──────── Data block ────────

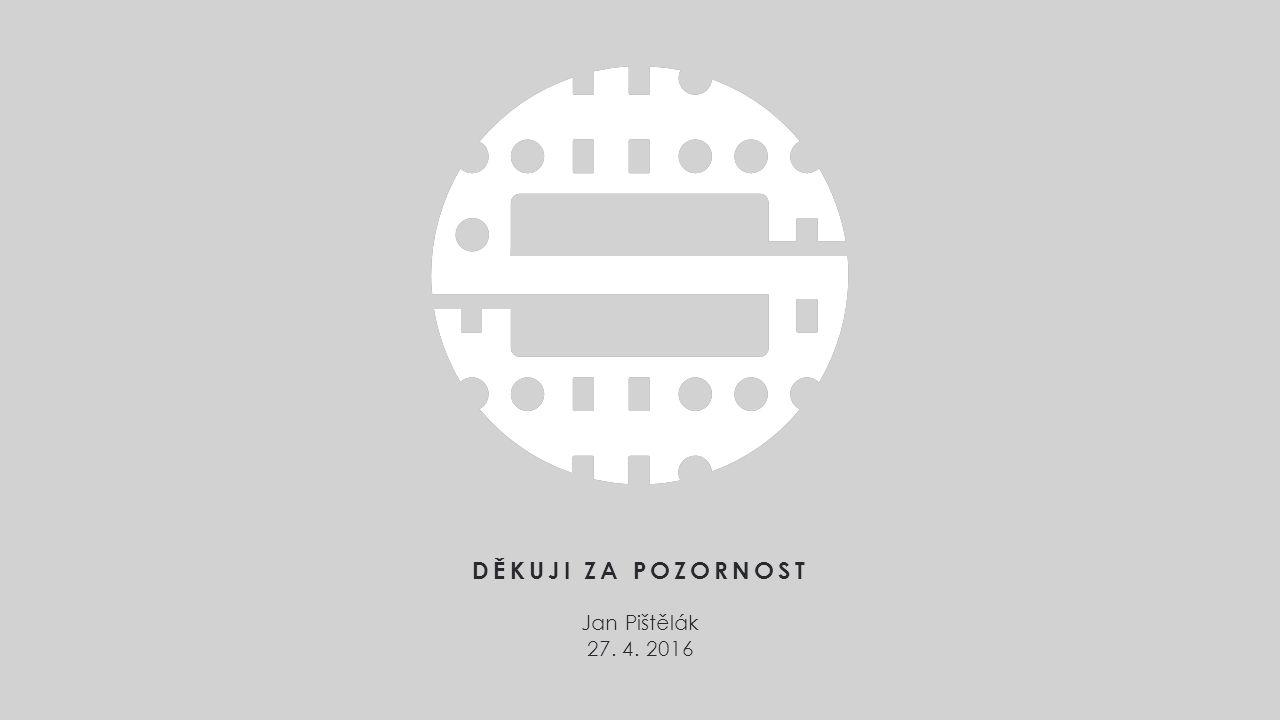 DĚKUJI ZA POZORNOST Jan Pištělák 27. 4. 2016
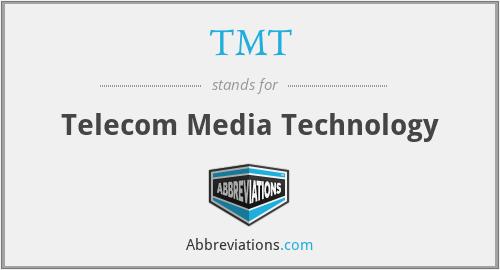 TMT - Telecom Media Technology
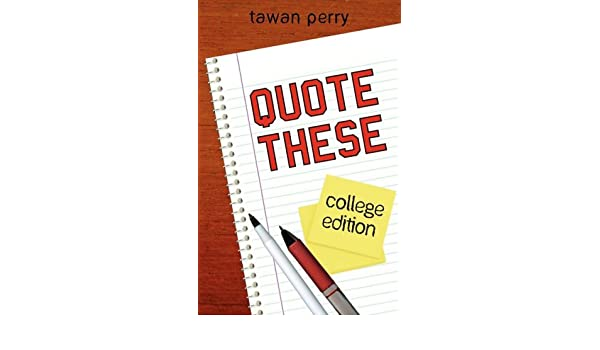 Quote These College Edition: Tawan Maurice Perry ...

────────

What is being asked
From the line containing "TMT - Telecom Media Technology" to the end of the data above, give those lines again verbatim, with both endpoints included and no images.

Reply
 TMT - Telecom Media Technology
 Quote These College Edition: Tawan Maurice Perry ...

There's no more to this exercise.